Directive:
Reproduce every one of the records, changing "still water" to "calm water" and keeping everything else the same. Leave the pictures out of your answer.

Records from a data source
◇ ◇ ◇ ◇ ◇

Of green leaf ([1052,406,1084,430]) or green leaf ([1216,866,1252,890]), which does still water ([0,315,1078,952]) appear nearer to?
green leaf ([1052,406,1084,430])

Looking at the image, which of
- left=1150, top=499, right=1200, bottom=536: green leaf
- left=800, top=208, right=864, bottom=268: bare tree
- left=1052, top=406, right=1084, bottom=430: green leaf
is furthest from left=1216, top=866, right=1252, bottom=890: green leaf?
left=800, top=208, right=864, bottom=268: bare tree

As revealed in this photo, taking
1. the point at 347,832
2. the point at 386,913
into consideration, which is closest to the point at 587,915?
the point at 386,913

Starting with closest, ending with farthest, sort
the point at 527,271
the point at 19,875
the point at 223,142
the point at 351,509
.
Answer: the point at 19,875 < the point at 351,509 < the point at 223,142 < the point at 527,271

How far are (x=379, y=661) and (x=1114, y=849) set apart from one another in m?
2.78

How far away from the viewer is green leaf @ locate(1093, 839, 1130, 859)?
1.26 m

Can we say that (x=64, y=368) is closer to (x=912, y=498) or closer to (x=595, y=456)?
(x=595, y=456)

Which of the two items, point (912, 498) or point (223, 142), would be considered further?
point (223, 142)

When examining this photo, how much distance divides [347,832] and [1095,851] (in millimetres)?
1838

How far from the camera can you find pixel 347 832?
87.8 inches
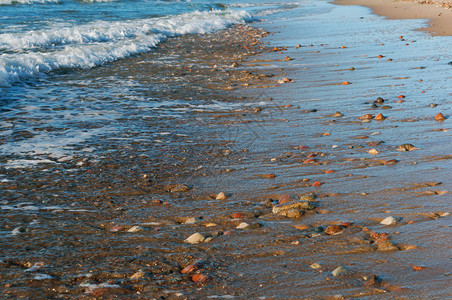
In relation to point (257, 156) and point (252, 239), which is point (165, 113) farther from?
point (252, 239)

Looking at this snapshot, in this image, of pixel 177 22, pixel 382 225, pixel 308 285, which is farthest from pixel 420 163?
pixel 177 22

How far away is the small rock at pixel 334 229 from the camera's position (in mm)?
2979

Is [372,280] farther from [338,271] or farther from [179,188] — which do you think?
[179,188]

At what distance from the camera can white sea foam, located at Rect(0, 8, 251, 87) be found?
902 cm

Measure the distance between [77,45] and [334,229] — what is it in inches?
463

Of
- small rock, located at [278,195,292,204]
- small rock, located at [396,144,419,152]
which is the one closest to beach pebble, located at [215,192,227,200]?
small rock, located at [278,195,292,204]

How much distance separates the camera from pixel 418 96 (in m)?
6.59

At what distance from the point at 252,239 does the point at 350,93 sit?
473 centimetres

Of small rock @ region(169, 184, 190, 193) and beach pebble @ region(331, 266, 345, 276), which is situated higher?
beach pebble @ region(331, 266, 345, 276)

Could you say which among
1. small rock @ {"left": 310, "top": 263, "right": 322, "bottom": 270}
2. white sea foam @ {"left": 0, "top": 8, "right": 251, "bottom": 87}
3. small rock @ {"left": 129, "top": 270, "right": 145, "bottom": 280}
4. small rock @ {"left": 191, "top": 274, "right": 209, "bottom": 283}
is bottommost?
small rock @ {"left": 129, "top": 270, "right": 145, "bottom": 280}

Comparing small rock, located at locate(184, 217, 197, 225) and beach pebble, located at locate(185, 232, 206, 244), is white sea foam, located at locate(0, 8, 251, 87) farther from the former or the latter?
beach pebble, located at locate(185, 232, 206, 244)

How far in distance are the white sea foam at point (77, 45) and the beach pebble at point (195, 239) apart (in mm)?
6194

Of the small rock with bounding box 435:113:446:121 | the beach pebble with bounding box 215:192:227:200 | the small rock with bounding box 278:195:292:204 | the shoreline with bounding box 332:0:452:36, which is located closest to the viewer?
the small rock with bounding box 278:195:292:204

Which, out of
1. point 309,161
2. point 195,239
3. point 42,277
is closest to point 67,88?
point 309,161
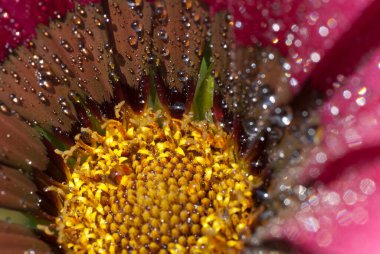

◇ ◇ ◇ ◇ ◇

Solution to this exercise:
Of green leaf ([1052,406,1084,430]) or green leaf ([1216,866,1252,890]), which does calm water ([0,315,1078,952]) appear nearer to?
green leaf ([1052,406,1084,430])

Looking at the image, which of
- left=1150, top=499, right=1200, bottom=536: green leaf
- left=800, top=208, right=864, bottom=268: bare tree
- left=1052, top=406, right=1084, bottom=430: green leaf
is furthest from left=1216, top=866, right=1252, bottom=890: green leaf?
left=800, top=208, right=864, bottom=268: bare tree

As revealed in this photo, taking
1. the point at 347,832
2. the point at 386,913
into consideration, which is closest to the point at 587,915?
the point at 386,913

Starting with closest, ending with farthest, sort
the point at 527,271
the point at 19,875
the point at 223,142
the point at 351,509
.
Answer: the point at 19,875 < the point at 351,509 < the point at 223,142 < the point at 527,271

How far are (x=379, y=661) and (x=1114, y=849) set apart from one another in m?
2.78

How far away from the viewer is green leaf @ locate(1093, 839, 1130, 859)?
1.26 m

Can we say that (x=64, y=368) is closer to (x=912, y=498) or closer to (x=595, y=456)?
(x=595, y=456)

Which of the two items, point (912, 498) or point (223, 142), would be considered further?
point (223, 142)

When examining this photo, how much distance divides [347,832] and [1095,851] (in millimetres)?
1838

How far from the camera can you find pixel 347 832?
87.8 inches
In relation to point (257, 156) and point (252, 239), which is point (165, 113) farther from?
point (252, 239)

Looking at this snapshot, in this image, of pixel 177 22, pixel 382 225, pixel 308 285, which is farthest from pixel 420 163?
pixel 177 22

How far away is the small rock at pixel 334 229 from the camera's position (in mm)?
2979

Is [372,280] farther from [338,271] or farther from [179,188] — which do you think?
[179,188]

At what distance from the camera can white sea foam, located at Rect(0, 8, 251, 87) be found?
902 cm

Measure the distance between [77,45] and [334,229] — what is it in inches?
463

Of
- small rock, located at [278,195,292,204]
- small rock, located at [396,144,419,152]
which is the one closest to beach pebble, located at [215,192,227,200]?
small rock, located at [278,195,292,204]

How much distance separates the camera from pixel 418 96 (in m)?
6.59

At what distance from the point at 252,239 does the point at 350,93 sit?
473 centimetres

Of small rock @ region(169, 184, 190, 193) and beach pebble @ region(331, 266, 345, 276), which is situated higher?
beach pebble @ region(331, 266, 345, 276)

Could you say which among
1. small rock @ {"left": 310, "top": 263, "right": 322, "bottom": 270}
2. white sea foam @ {"left": 0, "top": 8, "right": 251, "bottom": 87}
3. small rock @ {"left": 129, "top": 270, "right": 145, "bottom": 280}
4. small rock @ {"left": 191, "top": 274, "right": 209, "bottom": 283}
is bottommost?
small rock @ {"left": 129, "top": 270, "right": 145, "bottom": 280}

Comparing small rock, located at locate(184, 217, 197, 225) and beach pebble, located at locate(185, 232, 206, 244), is white sea foam, located at locate(0, 8, 251, 87) farther from the former or the latter?
beach pebble, located at locate(185, 232, 206, 244)

How far in distance are the white sea foam at point (77, 45) and the beach pebble at point (195, 239) apart (in mm)?
6194

Of the small rock with bounding box 435:113:446:121 | the beach pebble with bounding box 215:192:227:200 | the small rock with bounding box 278:195:292:204 | the shoreline with bounding box 332:0:452:36, which is located closest to the viewer?
the small rock with bounding box 278:195:292:204

Which, out of
1. point 309,161
2. point 195,239
3. point 42,277
is closest to point 67,88?
point 309,161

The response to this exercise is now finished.